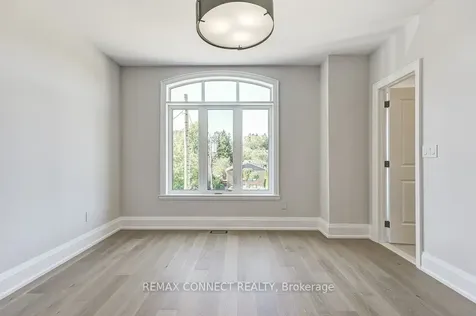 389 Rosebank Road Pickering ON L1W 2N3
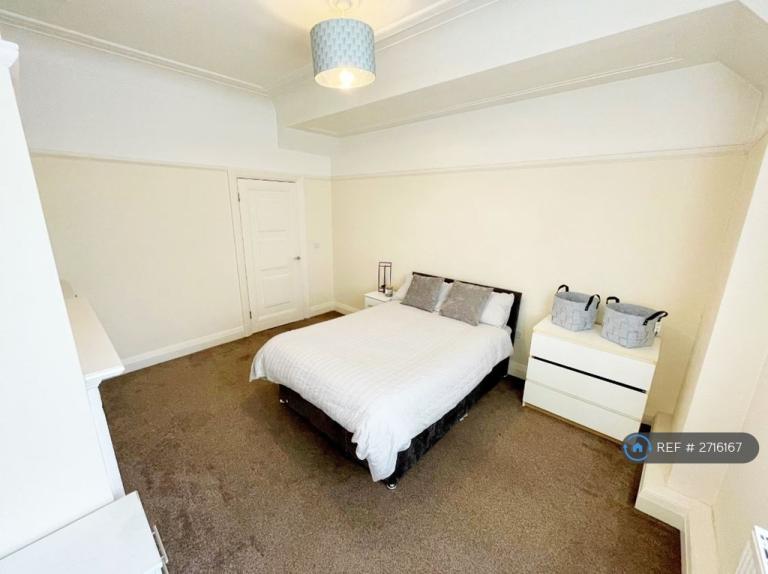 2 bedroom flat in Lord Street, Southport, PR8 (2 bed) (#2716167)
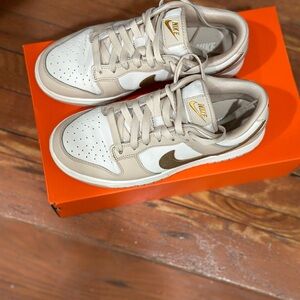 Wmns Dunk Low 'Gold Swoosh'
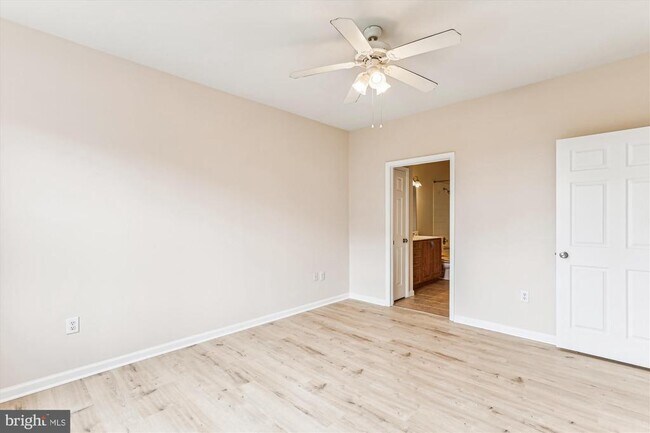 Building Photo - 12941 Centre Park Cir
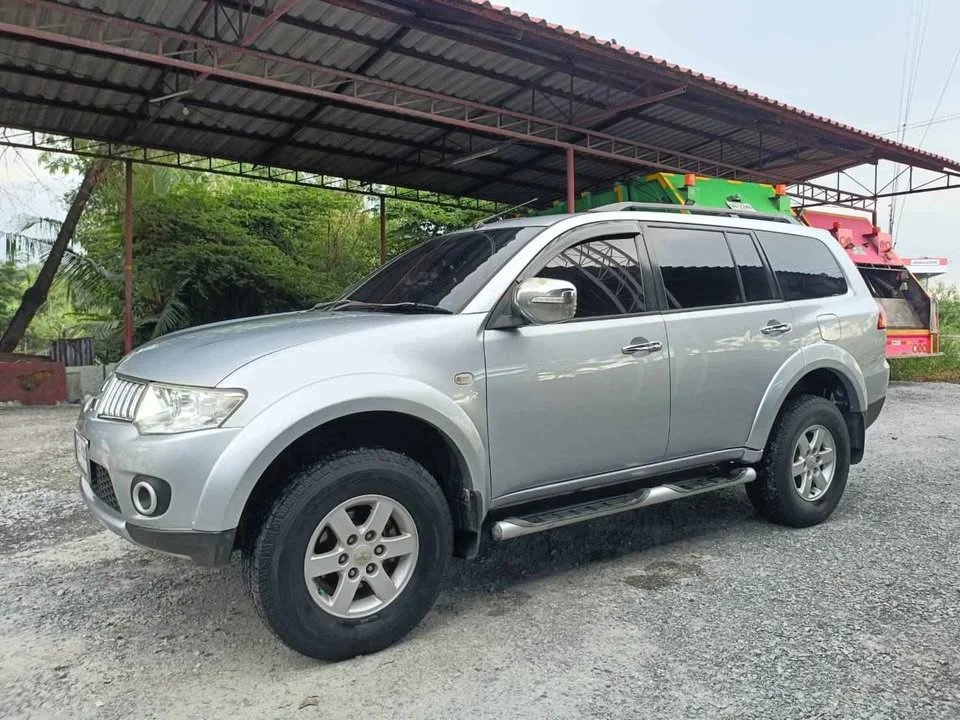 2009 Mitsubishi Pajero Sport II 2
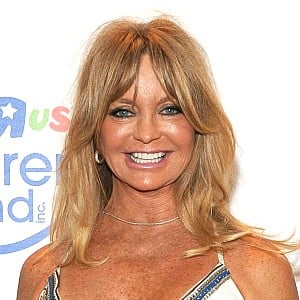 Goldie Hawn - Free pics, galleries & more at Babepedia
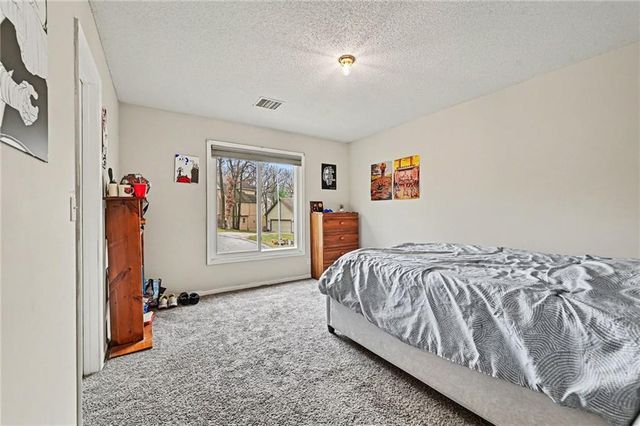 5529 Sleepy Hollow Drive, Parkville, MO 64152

..........

| Exercise brief |
Every picture stays out; reproduce exactly the lines from the one with "Wmns Dunk Low 'Gold Swoosh'" through the last line of the data above.

| Response for this exercise |
 Wmns Dunk Low 'Gold Swoosh'
 Building Photo - 12941 Centre Park Cir
 2009 Mitsubishi Pajero Sport II 2
 Goldie Hawn - Free pics, galleries & more at Babepedia
 5529 Sleepy Hollow Drive, Parkville, MO 64152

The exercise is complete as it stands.